Le ballon à hydrogène de S. A. Andrée.

Questionnement sur la puissance imaginante des images, comme dans Plein hiver ou Grands lieux, tissage l’histoire autour de son sujet comme dans Une île une forteresse, Hélène Gaudy continue avec ce roman de modeler une œuvre d’une cohérence et d’une force impressionnantes et à explorer la manière dont un récit peut se construire dans les blancs, les traces du souvenir et les incertitudes de la mémoire qui sont la matière même de la fiction.

S’il est aussi marquant, c’est parce que ce roman, à paraître le 21 août 2019 chez Actes Sud, s’adresse directement à chacun d’entre nous.

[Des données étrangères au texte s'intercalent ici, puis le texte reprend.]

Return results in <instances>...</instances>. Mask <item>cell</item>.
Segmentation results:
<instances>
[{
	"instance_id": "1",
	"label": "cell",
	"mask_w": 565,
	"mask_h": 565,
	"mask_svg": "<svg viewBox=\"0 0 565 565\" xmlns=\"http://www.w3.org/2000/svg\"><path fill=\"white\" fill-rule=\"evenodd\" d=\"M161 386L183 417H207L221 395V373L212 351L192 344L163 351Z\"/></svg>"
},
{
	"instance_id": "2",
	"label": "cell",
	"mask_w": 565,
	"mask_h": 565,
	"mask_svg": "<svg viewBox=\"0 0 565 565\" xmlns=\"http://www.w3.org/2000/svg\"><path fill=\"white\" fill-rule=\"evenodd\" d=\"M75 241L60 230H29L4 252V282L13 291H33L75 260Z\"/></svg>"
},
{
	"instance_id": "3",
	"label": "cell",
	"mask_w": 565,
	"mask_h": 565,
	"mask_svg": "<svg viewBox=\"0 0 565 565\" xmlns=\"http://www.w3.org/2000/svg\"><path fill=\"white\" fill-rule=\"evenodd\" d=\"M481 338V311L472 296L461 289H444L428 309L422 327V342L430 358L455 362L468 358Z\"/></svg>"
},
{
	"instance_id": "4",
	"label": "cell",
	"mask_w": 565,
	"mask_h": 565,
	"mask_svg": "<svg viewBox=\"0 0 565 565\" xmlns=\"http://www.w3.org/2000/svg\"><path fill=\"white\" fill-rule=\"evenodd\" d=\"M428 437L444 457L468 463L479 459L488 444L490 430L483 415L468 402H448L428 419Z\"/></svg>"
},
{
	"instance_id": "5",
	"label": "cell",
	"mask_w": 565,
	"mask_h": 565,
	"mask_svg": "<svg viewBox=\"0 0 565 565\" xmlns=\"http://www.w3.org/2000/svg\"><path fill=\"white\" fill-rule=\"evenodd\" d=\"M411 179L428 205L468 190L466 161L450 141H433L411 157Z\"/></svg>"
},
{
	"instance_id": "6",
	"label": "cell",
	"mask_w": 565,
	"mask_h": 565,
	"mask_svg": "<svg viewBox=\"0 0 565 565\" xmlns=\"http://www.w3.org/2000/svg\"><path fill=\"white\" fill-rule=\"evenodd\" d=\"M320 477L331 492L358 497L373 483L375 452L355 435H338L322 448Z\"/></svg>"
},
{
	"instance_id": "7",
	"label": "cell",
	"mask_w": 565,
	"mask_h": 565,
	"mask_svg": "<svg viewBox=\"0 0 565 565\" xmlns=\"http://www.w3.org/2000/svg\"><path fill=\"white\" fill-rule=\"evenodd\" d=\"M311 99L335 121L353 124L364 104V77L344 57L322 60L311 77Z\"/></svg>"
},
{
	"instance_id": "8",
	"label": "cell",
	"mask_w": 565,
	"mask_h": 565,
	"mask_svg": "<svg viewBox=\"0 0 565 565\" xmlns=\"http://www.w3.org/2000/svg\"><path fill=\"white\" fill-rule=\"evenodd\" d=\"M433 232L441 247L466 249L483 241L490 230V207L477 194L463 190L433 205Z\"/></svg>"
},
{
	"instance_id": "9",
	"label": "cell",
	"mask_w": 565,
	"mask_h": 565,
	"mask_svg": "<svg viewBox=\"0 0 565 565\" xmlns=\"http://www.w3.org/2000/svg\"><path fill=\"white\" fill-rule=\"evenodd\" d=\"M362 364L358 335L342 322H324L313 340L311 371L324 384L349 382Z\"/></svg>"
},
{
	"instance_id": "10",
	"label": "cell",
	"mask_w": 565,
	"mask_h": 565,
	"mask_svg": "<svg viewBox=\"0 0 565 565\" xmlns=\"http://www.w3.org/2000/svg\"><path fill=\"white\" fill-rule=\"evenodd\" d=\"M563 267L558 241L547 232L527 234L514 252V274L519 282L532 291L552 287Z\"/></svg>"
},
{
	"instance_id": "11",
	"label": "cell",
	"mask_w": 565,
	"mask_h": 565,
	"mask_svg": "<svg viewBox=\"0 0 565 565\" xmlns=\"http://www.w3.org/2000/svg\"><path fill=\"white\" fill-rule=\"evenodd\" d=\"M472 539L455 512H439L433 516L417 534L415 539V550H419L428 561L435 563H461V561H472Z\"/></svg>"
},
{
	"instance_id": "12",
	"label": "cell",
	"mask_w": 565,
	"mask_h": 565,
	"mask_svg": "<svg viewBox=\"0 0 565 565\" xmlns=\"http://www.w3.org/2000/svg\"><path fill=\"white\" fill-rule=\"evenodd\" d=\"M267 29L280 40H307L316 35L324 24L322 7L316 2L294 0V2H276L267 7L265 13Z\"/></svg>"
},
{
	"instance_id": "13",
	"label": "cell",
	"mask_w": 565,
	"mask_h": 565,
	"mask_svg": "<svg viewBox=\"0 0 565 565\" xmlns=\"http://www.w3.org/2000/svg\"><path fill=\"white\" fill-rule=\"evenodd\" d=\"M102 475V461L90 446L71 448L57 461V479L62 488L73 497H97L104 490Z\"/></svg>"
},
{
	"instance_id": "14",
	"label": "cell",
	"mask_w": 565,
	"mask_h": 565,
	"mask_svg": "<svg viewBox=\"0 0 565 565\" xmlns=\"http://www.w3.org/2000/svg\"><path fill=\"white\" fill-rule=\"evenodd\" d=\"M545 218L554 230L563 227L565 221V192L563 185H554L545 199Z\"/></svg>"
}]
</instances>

Les photographies de l’expédition Andrée, dégradées avec le temps, portent en effet en elles les marques d’un paysage abîmé, et leur longue marche semble préfigurer le rétrécissement mélancolique du monde à venir, à partir du moment où la planète aura été entièrement explorée et cartographiée. Ainsi, sous la catastrophe visible du récit se lit en filigrane une autre catastrophe qui s’annonce souterrainement, tristesse de la terre qu’on rencontre sous la plume d’Eric Vuillard, la disparition contemporaine d’un monde sans rivage.

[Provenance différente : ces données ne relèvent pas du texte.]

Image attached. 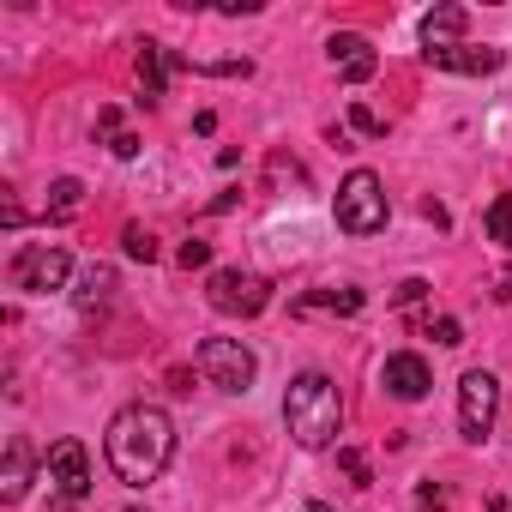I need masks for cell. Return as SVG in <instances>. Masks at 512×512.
Instances as JSON below:
<instances>
[{
	"mask_svg": "<svg viewBox=\"0 0 512 512\" xmlns=\"http://www.w3.org/2000/svg\"><path fill=\"white\" fill-rule=\"evenodd\" d=\"M428 338H434V344H446V350H452V344H464V326H458V320H452V314H440V320H428Z\"/></svg>",
	"mask_w": 512,
	"mask_h": 512,
	"instance_id": "cell-23",
	"label": "cell"
},
{
	"mask_svg": "<svg viewBox=\"0 0 512 512\" xmlns=\"http://www.w3.org/2000/svg\"><path fill=\"white\" fill-rule=\"evenodd\" d=\"M193 362H199L205 386H217V392H229V398H241V392L253 386V374H260V356H253L241 338H205V344L193 350Z\"/></svg>",
	"mask_w": 512,
	"mask_h": 512,
	"instance_id": "cell-5",
	"label": "cell"
},
{
	"mask_svg": "<svg viewBox=\"0 0 512 512\" xmlns=\"http://www.w3.org/2000/svg\"><path fill=\"white\" fill-rule=\"evenodd\" d=\"M133 73H139V103H157L163 91H169V49L163 43H139V61H133Z\"/></svg>",
	"mask_w": 512,
	"mask_h": 512,
	"instance_id": "cell-14",
	"label": "cell"
},
{
	"mask_svg": "<svg viewBox=\"0 0 512 512\" xmlns=\"http://www.w3.org/2000/svg\"><path fill=\"white\" fill-rule=\"evenodd\" d=\"M103 458L109 470L127 482V488H145L169 470L175 458V422L163 404H127L109 416V434H103Z\"/></svg>",
	"mask_w": 512,
	"mask_h": 512,
	"instance_id": "cell-1",
	"label": "cell"
},
{
	"mask_svg": "<svg viewBox=\"0 0 512 512\" xmlns=\"http://www.w3.org/2000/svg\"><path fill=\"white\" fill-rule=\"evenodd\" d=\"M109 296H115V266H85V272L73 278V302H79L85 314L109 308Z\"/></svg>",
	"mask_w": 512,
	"mask_h": 512,
	"instance_id": "cell-16",
	"label": "cell"
},
{
	"mask_svg": "<svg viewBox=\"0 0 512 512\" xmlns=\"http://www.w3.org/2000/svg\"><path fill=\"white\" fill-rule=\"evenodd\" d=\"M79 205H85V181H79V175H61V181L49 187L43 223H73V217H79Z\"/></svg>",
	"mask_w": 512,
	"mask_h": 512,
	"instance_id": "cell-17",
	"label": "cell"
},
{
	"mask_svg": "<svg viewBox=\"0 0 512 512\" xmlns=\"http://www.w3.org/2000/svg\"><path fill=\"white\" fill-rule=\"evenodd\" d=\"M416 512H446V488L422 482V488H416Z\"/></svg>",
	"mask_w": 512,
	"mask_h": 512,
	"instance_id": "cell-26",
	"label": "cell"
},
{
	"mask_svg": "<svg viewBox=\"0 0 512 512\" xmlns=\"http://www.w3.org/2000/svg\"><path fill=\"white\" fill-rule=\"evenodd\" d=\"M422 61L434 67V73H464V79H488V73H500L506 67V49H494V43H452V49H422Z\"/></svg>",
	"mask_w": 512,
	"mask_h": 512,
	"instance_id": "cell-9",
	"label": "cell"
},
{
	"mask_svg": "<svg viewBox=\"0 0 512 512\" xmlns=\"http://www.w3.org/2000/svg\"><path fill=\"white\" fill-rule=\"evenodd\" d=\"M73 278V253L55 247V241H25L13 253V266H7V284L25 290V296H49V290H67Z\"/></svg>",
	"mask_w": 512,
	"mask_h": 512,
	"instance_id": "cell-4",
	"label": "cell"
},
{
	"mask_svg": "<svg viewBox=\"0 0 512 512\" xmlns=\"http://www.w3.org/2000/svg\"><path fill=\"white\" fill-rule=\"evenodd\" d=\"M121 247H127V260H139V266H151V260H157V235H151V229H139V223H127V229H121Z\"/></svg>",
	"mask_w": 512,
	"mask_h": 512,
	"instance_id": "cell-21",
	"label": "cell"
},
{
	"mask_svg": "<svg viewBox=\"0 0 512 512\" xmlns=\"http://www.w3.org/2000/svg\"><path fill=\"white\" fill-rule=\"evenodd\" d=\"M416 31H422V49H452V43H464L470 13H464V7H428Z\"/></svg>",
	"mask_w": 512,
	"mask_h": 512,
	"instance_id": "cell-13",
	"label": "cell"
},
{
	"mask_svg": "<svg viewBox=\"0 0 512 512\" xmlns=\"http://www.w3.org/2000/svg\"><path fill=\"white\" fill-rule=\"evenodd\" d=\"M205 302L229 320H253V314H266L272 308V284L260 272H241V266H217L205 278Z\"/></svg>",
	"mask_w": 512,
	"mask_h": 512,
	"instance_id": "cell-6",
	"label": "cell"
},
{
	"mask_svg": "<svg viewBox=\"0 0 512 512\" xmlns=\"http://www.w3.org/2000/svg\"><path fill=\"white\" fill-rule=\"evenodd\" d=\"M43 470H49V482H55V494L61 500H85L91 494V452H85V440H55L49 446V458H43Z\"/></svg>",
	"mask_w": 512,
	"mask_h": 512,
	"instance_id": "cell-8",
	"label": "cell"
},
{
	"mask_svg": "<svg viewBox=\"0 0 512 512\" xmlns=\"http://www.w3.org/2000/svg\"><path fill=\"white\" fill-rule=\"evenodd\" d=\"M127 512H139V506H127Z\"/></svg>",
	"mask_w": 512,
	"mask_h": 512,
	"instance_id": "cell-30",
	"label": "cell"
},
{
	"mask_svg": "<svg viewBox=\"0 0 512 512\" xmlns=\"http://www.w3.org/2000/svg\"><path fill=\"white\" fill-rule=\"evenodd\" d=\"M422 296H428V278H404V284H398V296H392V308H416Z\"/></svg>",
	"mask_w": 512,
	"mask_h": 512,
	"instance_id": "cell-25",
	"label": "cell"
},
{
	"mask_svg": "<svg viewBox=\"0 0 512 512\" xmlns=\"http://www.w3.org/2000/svg\"><path fill=\"white\" fill-rule=\"evenodd\" d=\"M368 308V296L356 290V284H344V290H308V296H296V314H362Z\"/></svg>",
	"mask_w": 512,
	"mask_h": 512,
	"instance_id": "cell-15",
	"label": "cell"
},
{
	"mask_svg": "<svg viewBox=\"0 0 512 512\" xmlns=\"http://www.w3.org/2000/svg\"><path fill=\"white\" fill-rule=\"evenodd\" d=\"M302 512H338V506H326V500H308V506H302Z\"/></svg>",
	"mask_w": 512,
	"mask_h": 512,
	"instance_id": "cell-29",
	"label": "cell"
},
{
	"mask_svg": "<svg viewBox=\"0 0 512 512\" xmlns=\"http://www.w3.org/2000/svg\"><path fill=\"white\" fill-rule=\"evenodd\" d=\"M350 127H356V133H368V139H386V121H380L374 109H362V103H350Z\"/></svg>",
	"mask_w": 512,
	"mask_h": 512,
	"instance_id": "cell-22",
	"label": "cell"
},
{
	"mask_svg": "<svg viewBox=\"0 0 512 512\" xmlns=\"http://www.w3.org/2000/svg\"><path fill=\"white\" fill-rule=\"evenodd\" d=\"M31 470H37L31 440L13 434V440H7V464H0V500H7V506H19V500L31 494Z\"/></svg>",
	"mask_w": 512,
	"mask_h": 512,
	"instance_id": "cell-12",
	"label": "cell"
},
{
	"mask_svg": "<svg viewBox=\"0 0 512 512\" xmlns=\"http://www.w3.org/2000/svg\"><path fill=\"white\" fill-rule=\"evenodd\" d=\"M235 199H241V187H223V193H217V199H211V205H205V211H229V205H235Z\"/></svg>",
	"mask_w": 512,
	"mask_h": 512,
	"instance_id": "cell-27",
	"label": "cell"
},
{
	"mask_svg": "<svg viewBox=\"0 0 512 512\" xmlns=\"http://www.w3.org/2000/svg\"><path fill=\"white\" fill-rule=\"evenodd\" d=\"M494 410H500V380H494L488 368H470V374L458 380V434H464L470 446H482L488 428H494Z\"/></svg>",
	"mask_w": 512,
	"mask_h": 512,
	"instance_id": "cell-7",
	"label": "cell"
},
{
	"mask_svg": "<svg viewBox=\"0 0 512 512\" xmlns=\"http://www.w3.org/2000/svg\"><path fill=\"white\" fill-rule=\"evenodd\" d=\"M97 139L127 163V157H139V133H127L121 127V109H97Z\"/></svg>",
	"mask_w": 512,
	"mask_h": 512,
	"instance_id": "cell-18",
	"label": "cell"
},
{
	"mask_svg": "<svg viewBox=\"0 0 512 512\" xmlns=\"http://www.w3.org/2000/svg\"><path fill=\"white\" fill-rule=\"evenodd\" d=\"M380 386H386L392 398H404V404H422V398H428V386H434V368H428L416 350H398V356H386Z\"/></svg>",
	"mask_w": 512,
	"mask_h": 512,
	"instance_id": "cell-10",
	"label": "cell"
},
{
	"mask_svg": "<svg viewBox=\"0 0 512 512\" xmlns=\"http://www.w3.org/2000/svg\"><path fill=\"white\" fill-rule=\"evenodd\" d=\"M175 260H181L187 272H193V266H211V241H181V247H175Z\"/></svg>",
	"mask_w": 512,
	"mask_h": 512,
	"instance_id": "cell-24",
	"label": "cell"
},
{
	"mask_svg": "<svg viewBox=\"0 0 512 512\" xmlns=\"http://www.w3.org/2000/svg\"><path fill=\"white\" fill-rule=\"evenodd\" d=\"M494 302H512V266L500 272V290H494Z\"/></svg>",
	"mask_w": 512,
	"mask_h": 512,
	"instance_id": "cell-28",
	"label": "cell"
},
{
	"mask_svg": "<svg viewBox=\"0 0 512 512\" xmlns=\"http://www.w3.org/2000/svg\"><path fill=\"white\" fill-rule=\"evenodd\" d=\"M386 181L374 175V169H350L344 181H338V199H332V223L344 229V235H380L386 229Z\"/></svg>",
	"mask_w": 512,
	"mask_h": 512,
	"instance_id": "cell-3",
	"label": "cell"
},
{
	"mask_svg": "<svg viewBox=\"0 0 512 512\" xmlns=\"http://www.w3.org/2000/svg\"><path fill=\"white\" fill-rule=\"evenodd\" d=\"M326 55H332V67L344 73V85H368V79H374V67H380V55H374V49H368V37H356V31H332Z\"/></svg>",
	"mask_w": 512,
	"mask_h": 512,
	"instance_id": "cell-11",
	"label": "cell"
},
{
	"mask_svg": "<svg viewBox=\"0 0 512 512\" xmlns=\"http://www.w3.org/2000/svg\"><path fill=\"white\" fill-rule=\"evenodd\" d=\"M284 428H290V440L302 452H326L344 434V392H338V380L320 374V368L296 374L290 392H284Z\"/></svg>",
	"mask_w": 512,
	"mask_h": 512,
	"instance_id": "cell-2",
	"label": "cell"
},
{
	"mask_svg": "<svg viewBox=\"0 0 512 512\" xmlns=\"http://www.w3.org/2000/svg\"><path fill=\"white\" fill-rule=\"evenodd\" d=\"M338 470H344L356 488H374V464H368V452H362V446H338Z\"/></svg>",
	"mask_w": 512,
	"mask_h": 512,
	"instance_id": "cell-20",
	"label": "cell"
},
{
	"mask_svg": "<svg viewBox=\"0 0 512 512\" xmlns=\"http://www.w3.org/2000/svg\"><path fill=\"white\" fill-rule=\"evenodd\" d=\"M482 229H488V241H500V247L512 253V193H494V199H488Z\"/></svg>",
	"mask_w": 512,
	"mask_h": 512,
	"instance_id": "cell-19",
	"label": "cell"
}]
</instances>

Caspar David Friedrich, La mer de glace (1824).

Pourtant, il sous-estime l’intensité du lien qui les attache, lui et ce Grand Nord qu’il n’a pas vraiment exploré encore, comme son propre pouvoir de destruction, qu’il partage avec ceux qui viendront après lui.
Il ne peut imaginer, Andrée, qu’un jour la glace ne faisant plus ciment, le panorama se disloquera, entraînant éboulements et coulées de boue, glissements des parois bleues, blanches, tout droit dans les eaux grises, et ce ne sera pas une chute, mais un fracas, un gros son de tempête et d’orage, des explosions multiples naissant les unes des autres.
Il ne peut croire que la banquise se délitera, que de l’Antarctique à la Sibérie émergeront des ossements fossiles et des bêtes préhistoriques, bombes à retardements aux gueules ouvertes sur dents d’ivoire, virus de l’anthrax sorti du cadavre d’un renne, méthane, carbone réchauffant l’atmosphère déjà étrangement tiède, formant des poches tendues sous l’herbe verte quand, sous le ciel phosphorescent surplombant la toundra sibérienne, des éleveurs de rennes découvriront des gouffres ouverts en une nuit, des déchirures et des trous noirs. Matière vivante, ce paysage, libérant mystères et créatures, imprévisible comme une bête et également mortel.

Les photographies, qui sont présentes uniquement en creux dans Un monde sans rivage (excepté pour l’image de couverture), ont aussi servi de déclencheur à une exposition dont Hélène Gaudy était co-commissaire et à un livre dont je vous recommande également la lecture, Zones blanches, récits d’exploration publié en 2018 au Bec en l’air.